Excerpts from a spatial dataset
+===+
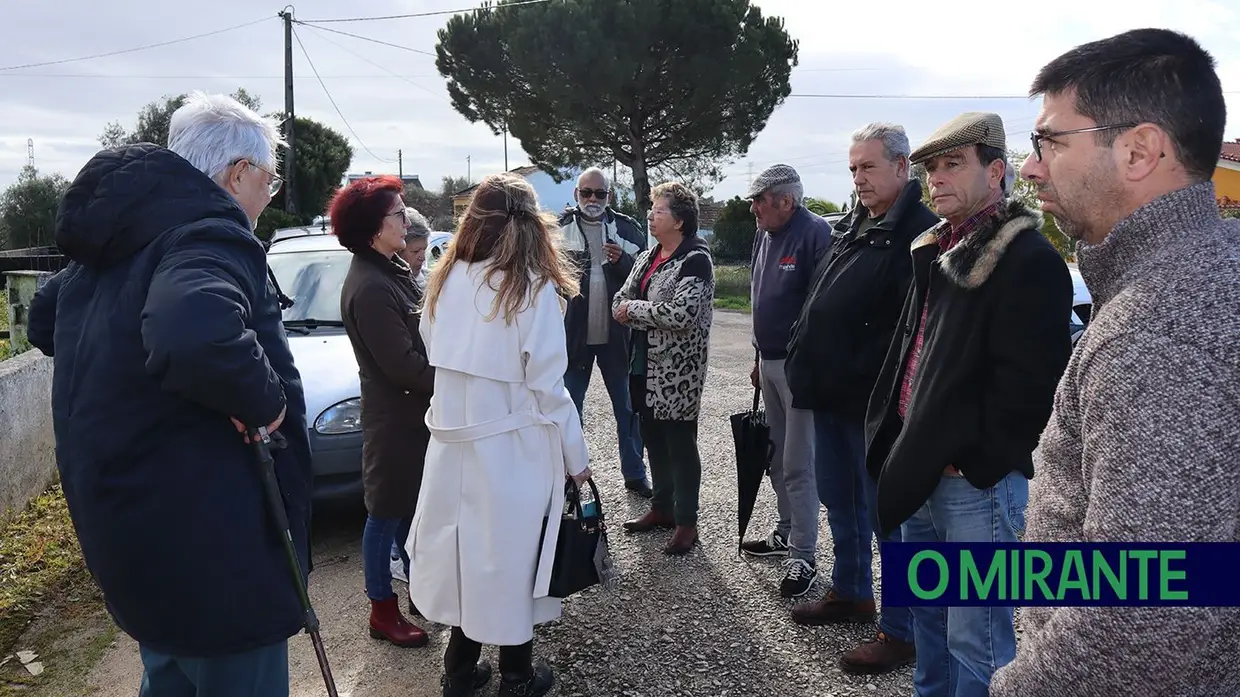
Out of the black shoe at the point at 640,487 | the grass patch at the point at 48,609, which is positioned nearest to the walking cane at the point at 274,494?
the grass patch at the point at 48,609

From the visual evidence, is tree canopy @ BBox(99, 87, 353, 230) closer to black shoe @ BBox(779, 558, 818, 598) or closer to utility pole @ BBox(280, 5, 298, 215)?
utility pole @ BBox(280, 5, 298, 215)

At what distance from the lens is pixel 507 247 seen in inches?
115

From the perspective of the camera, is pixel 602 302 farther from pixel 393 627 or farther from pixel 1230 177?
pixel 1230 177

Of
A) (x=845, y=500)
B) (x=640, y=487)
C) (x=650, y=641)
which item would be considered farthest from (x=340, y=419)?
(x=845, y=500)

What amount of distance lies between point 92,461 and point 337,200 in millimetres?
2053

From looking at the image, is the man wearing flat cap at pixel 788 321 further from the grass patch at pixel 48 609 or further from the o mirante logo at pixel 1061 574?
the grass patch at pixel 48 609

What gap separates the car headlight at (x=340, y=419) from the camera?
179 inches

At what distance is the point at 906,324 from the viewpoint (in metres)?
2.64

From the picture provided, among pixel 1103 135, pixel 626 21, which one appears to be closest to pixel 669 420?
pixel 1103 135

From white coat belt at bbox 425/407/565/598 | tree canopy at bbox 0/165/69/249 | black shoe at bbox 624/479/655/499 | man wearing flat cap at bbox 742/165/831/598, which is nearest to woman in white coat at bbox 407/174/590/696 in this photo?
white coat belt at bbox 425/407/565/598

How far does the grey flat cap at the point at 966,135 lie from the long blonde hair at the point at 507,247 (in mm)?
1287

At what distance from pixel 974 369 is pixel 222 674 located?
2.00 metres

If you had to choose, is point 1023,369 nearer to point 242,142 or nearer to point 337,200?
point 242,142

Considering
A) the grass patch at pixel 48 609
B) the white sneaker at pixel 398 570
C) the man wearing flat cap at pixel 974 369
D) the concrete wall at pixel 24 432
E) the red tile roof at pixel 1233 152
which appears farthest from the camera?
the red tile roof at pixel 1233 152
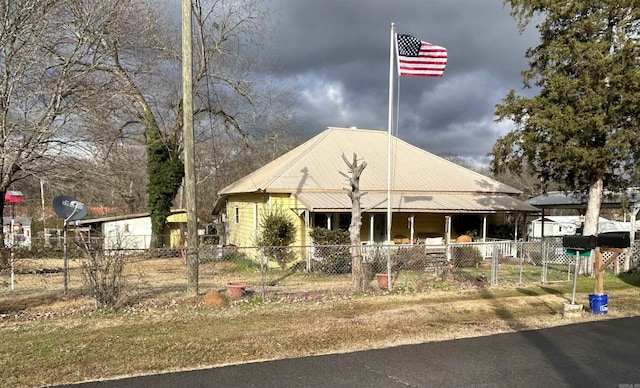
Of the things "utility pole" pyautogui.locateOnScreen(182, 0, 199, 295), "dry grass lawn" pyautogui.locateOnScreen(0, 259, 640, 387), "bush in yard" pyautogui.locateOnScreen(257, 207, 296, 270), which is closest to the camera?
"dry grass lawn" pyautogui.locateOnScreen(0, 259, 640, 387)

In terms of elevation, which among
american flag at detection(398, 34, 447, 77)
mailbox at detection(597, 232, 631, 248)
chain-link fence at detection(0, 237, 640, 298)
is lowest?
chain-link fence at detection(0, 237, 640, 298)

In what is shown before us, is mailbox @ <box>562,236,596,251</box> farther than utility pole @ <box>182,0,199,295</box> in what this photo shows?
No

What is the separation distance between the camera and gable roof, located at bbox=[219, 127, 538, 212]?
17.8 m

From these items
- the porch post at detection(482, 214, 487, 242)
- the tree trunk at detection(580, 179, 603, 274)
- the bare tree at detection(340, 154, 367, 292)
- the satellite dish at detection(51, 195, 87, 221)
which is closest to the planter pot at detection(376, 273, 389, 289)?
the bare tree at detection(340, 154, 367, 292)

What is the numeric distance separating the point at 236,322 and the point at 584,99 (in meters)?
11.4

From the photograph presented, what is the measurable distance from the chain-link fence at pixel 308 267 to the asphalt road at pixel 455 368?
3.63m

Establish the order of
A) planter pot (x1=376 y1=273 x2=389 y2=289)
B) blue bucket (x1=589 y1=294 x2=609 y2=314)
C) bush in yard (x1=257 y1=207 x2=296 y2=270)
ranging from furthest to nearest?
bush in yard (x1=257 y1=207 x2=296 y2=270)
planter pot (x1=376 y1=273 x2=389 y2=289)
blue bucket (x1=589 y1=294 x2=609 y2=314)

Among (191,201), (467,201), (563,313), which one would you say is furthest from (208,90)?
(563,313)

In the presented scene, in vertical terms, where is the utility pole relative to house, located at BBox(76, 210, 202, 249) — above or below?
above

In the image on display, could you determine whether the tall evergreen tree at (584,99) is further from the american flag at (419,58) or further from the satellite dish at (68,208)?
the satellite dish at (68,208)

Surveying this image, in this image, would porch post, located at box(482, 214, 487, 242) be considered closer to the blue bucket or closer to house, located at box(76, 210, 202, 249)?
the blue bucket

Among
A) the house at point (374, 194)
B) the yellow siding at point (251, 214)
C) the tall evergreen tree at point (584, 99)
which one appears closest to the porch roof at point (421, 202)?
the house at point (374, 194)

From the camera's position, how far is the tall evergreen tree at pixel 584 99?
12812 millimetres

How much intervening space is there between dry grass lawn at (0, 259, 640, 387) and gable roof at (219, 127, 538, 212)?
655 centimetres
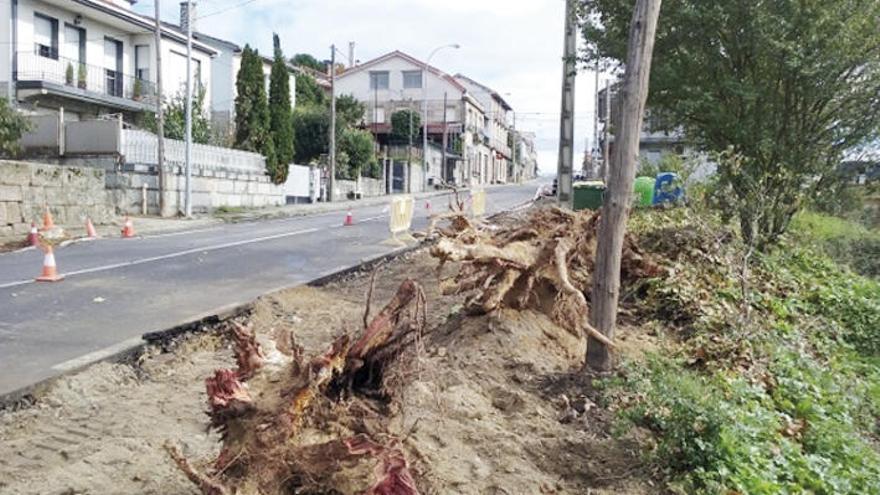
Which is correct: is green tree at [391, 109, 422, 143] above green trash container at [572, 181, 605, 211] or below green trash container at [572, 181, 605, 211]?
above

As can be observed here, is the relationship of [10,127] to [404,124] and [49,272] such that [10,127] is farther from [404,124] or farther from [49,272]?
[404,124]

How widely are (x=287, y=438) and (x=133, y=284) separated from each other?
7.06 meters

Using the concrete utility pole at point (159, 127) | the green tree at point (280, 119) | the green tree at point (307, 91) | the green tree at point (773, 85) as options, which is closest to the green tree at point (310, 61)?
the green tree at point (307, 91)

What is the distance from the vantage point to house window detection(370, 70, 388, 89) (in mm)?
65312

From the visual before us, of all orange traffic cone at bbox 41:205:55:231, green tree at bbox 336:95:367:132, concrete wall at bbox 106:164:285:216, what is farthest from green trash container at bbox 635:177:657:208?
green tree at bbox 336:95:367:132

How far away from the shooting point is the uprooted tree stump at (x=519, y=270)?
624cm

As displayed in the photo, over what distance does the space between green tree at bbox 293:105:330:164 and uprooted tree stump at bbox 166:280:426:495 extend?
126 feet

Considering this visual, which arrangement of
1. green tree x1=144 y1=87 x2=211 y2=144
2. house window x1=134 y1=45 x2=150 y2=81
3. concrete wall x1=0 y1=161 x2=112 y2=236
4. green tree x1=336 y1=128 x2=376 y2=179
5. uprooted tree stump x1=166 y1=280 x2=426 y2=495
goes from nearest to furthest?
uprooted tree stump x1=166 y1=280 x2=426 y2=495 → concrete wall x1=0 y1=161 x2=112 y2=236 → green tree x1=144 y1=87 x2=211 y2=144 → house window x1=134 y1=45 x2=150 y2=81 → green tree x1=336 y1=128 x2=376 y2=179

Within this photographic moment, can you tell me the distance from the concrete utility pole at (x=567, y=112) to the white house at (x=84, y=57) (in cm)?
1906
+===+
> **PROBLEM TO SOLVE**:
Reproduce the material above in full and without alteration, but skip all pictures.

> **TASK ANSWER**:
Out of the black shoe at the point at 640,487 | the grass patch at the point at 48,609, which is positioned nearest to the walking cane at the point at 274,494?
the grass patch at the point at 48,609

From the visual evidence, is tree canopy @ BBox(99, 87, 353, 230) closer to black shoe @ BBox(779, 558, 818, 598) or closer to utility pole @ BBox(280, 5, 298, 215)?
utility pole @ BBox(280, 5, 298, 215)

At what distance from the lens is pixel 507 247 seen in inches?
115

From the perspective of the camera, is pixel 602 302 farther from pixel 393 627 or farther from pixel 1230 177?
pixel 1230 177

Of
A) (x=845, y=500)
B) (x=640, y=487)
C) (x=650, y=641)
which item would be considered farthest from (x=340, y=419)?
(x=845, y=500)

What amount of distance lies between point 92,461 and point 337,200 in millimetres?
2053

From looking at the image, is the man wearing flat cap at pixel 788 321 further from the grass patch at pixel 48 609 or further from the o mirante logo at pixel 1061 574?
the grass patch at pixel 48 609

What gap separates the car headlight at (x=340, y=419) from the camera?
179 inches

At what distance is the point at 906,324 from the viewpoint (in metres)?
2.64

From the picture provided, among pixel 1103 135, pixel 626 21, which one appears to be closest to pixel 669 420?
pixel 1103 135

From white coat belt at bbox 425/407/565/598 | tree canopy at bbox 0/165/69/249 | black shoe at bbox 624/479/655/499 | man wearing flat cap at bbox 742/165/831/598, which is nearest to woman in white coat at bbox 407/174/590/696 in this photo?
white coat belt at bbox 425/407/565/598

How far does the grey flat cap at the point at 966,135 lie from the long blonde hair at the point at 507,247 (in mm)?
1287

At what distance from pixel 974 369 is pixel 222 674 located?
2.00 metres

If you had to choose, is point 1023,369 nearer to point 242,142 or nearer to point 337,200?
point 242,142

Considering
A) the grass patch at pixel 48 609
B) the white sneaker at pixel 398 570
C) the man wearing flat cap at pixel 974 369
D) the concrete wall at pixel 24 432
E) the red tile roof at pixel 1233 152
which appears farthest from the camera?
the red tile roof at pixel 1233 152
Of the things "utility pole" pyautogui.locateOnScreen(182, 0, 199, 295), "dry grass lawn" pyautogui.locateOnScreen(0, 259, 640, 387), "bush in yard" pyautogui.locateOnScreen(257, 207, 296, 270), which is closest to the camera?
"dry grass lawn" pyautogui.locateOnScreen(0, 259, 640, 387)

In terms of elevation, which among
american flag at detection(398, 34, 447, 77)
mailbox at detection(597, 232, 631, 248)
chain-link fence at detection(0, 237, 640, 298)
is lowest?
chain-link fence at detection(0, 237, 640, 298)

In what is shown before us, is mailbox @ <box>562,236,596,251</box> farther than utility pole @ <box>182,0,199,295</box> in what this photo shows?
No

What is the separation distance between the camera and gable roof, located at bbox=[219, 127, 538, 212]?
17.8 m

From these items
- the porch post at detection(482, 214, 487, 242)
- the tree trunk at detection(580, 179, 603, 274)
- the bare tree at detection(340, 154, 367, 292)
- the satellite dish at detection(51, 195, 87, 221)
which is closest to the planter pot at detection(376, 273, 389, 289)?
the bare tree at detection(340, 154, 367, 292)

What is the numeric distance separating the point at 236,322 and the point at 584,99 (in meters)?
11.4

From the photograph presented, what is the measurable distance from the chain-link fence at pixel 308 267 to the asphalt road at pixel 455 368?
3.63m

Establish the order of
A) planter pot (x1=376 y1=273 x2=389 y2=289)
B) blue bucket (x1=589 y1=294 x2=609 y2=314)
C) bush in yard (x1=257 y1=207 x2=296 y2=270)
ranging from furthest to nearest?
bush in yard (x1=257 y1=207 x2=296 y2=270)
planter pot (x1=376 y1=273 x2=389 y2=289)
blue bucket (x1=589 y1=294 x2=609 y2=314)

Among (191,201), (467,201), (563,313), which one would you say is furthest from (208,90)?
(563,313)

In the presented scene, in vertical terms, where is the utility pole relative to house, located at BBox(76, 210, 202, 249) — above or below?
above

In the image on display, could you determine whether the tall evergreen tree at (584,99) is further from the american flag at (419,58) or further from the satellite dish at (68,208)?
the satellite dish at (68,208)

Surveying this image, in this image, would porch post, located at box(482, 214, 487, 242) be considered closer to the blue bucket or closer to house, located at box(76, 210, 202, 249)?
the blue bucket

Among
A) the house at point (374, 194)
B) the yellow siding at point (251, 214)
C) the tall evergreen tree at point (584, 99)
which one appears closest to the porch roof at point (421, 202)?
the house at point (374, 194)

From the camera's position, how far is the tall evergreen tree at pixel 584 99?
12812 millimetres

How much intervening space is there between dry grass lawn at (0, 259, 640, 387) and gable roof at (219, 127, 538, 212)?
655 centimetres
Which is correct: is green tree at [391, 109, 422, 143] above green trash container at [572, 181, 605, 211] or below green trash container at [572, 181, 605, 211]?
above

As can be observed here, is the relationship of [10,127] to [404,124] and [49,272] such that [10,127] is farther from [404,124] or farther from [49,272]?
[404,124]

How widely are (x=287, y=438) and (x=133, y=284) separated from each other?
7.06 meters

Using the concrete utility pole at point (159, 127) | the green tree at point (280, 119) | the green tree at point (307, 91) | the green tree at point (773, 85) as options, which is closest to the green tree at point (310, 61)?
the green tree at point (307, 91)

What is the distance from the vantage point to house window detection(370, 70, 388, 89) (in mm)?
65312

From the visual before us, of all orange traffic cone at bbox 41:205:55:231, green tree at bbox 336:95:367:132, concrete wall at bbox 106:164:285:216, what is farthest from green trash container at bbox 635:177:657:208?
green tree at bbox 336:95:367:132

How far away from the shooting point is the uprooted tree stump at (x=519, y=270)?
624cm

As displayed in the photo, over what distance does the space between green tree at bbox 293:105:330:164 and uprooted tree stump at bbox 166:280:426:495 extend?
126 feet

Considering this visual, which arrangement of
1. green tree x1=144 y1=87 x2=211 y2=144
2. house window x1=134 y1=45 x2=150 y2=81
3. concrete wall x1=0 y1=161 x2=112 y2=236
4. green tree x1=336 y1=128 x2=376 y2=179
5. uprooted tree stump x1=166 y1=280 x2=426 y2=495
goes from nearest to furthest?
uprooted tree stump x1=166 y1=280 x2=426 y2=495 → concrete wall x1=0 y1=161 x2=112 y2=236 → green tree x1=144 y1=87 x2=211 y2=144 → house window x1=134 y1=45 x2=150 y2=81 → green tree x1=336 y1=128 x2=376 y2=179

Within this photographic moment, can you tell me the distance from the concrete utility pole at (x=567, y=112) to the white house at (x=84, y=57) (in cm)?
1906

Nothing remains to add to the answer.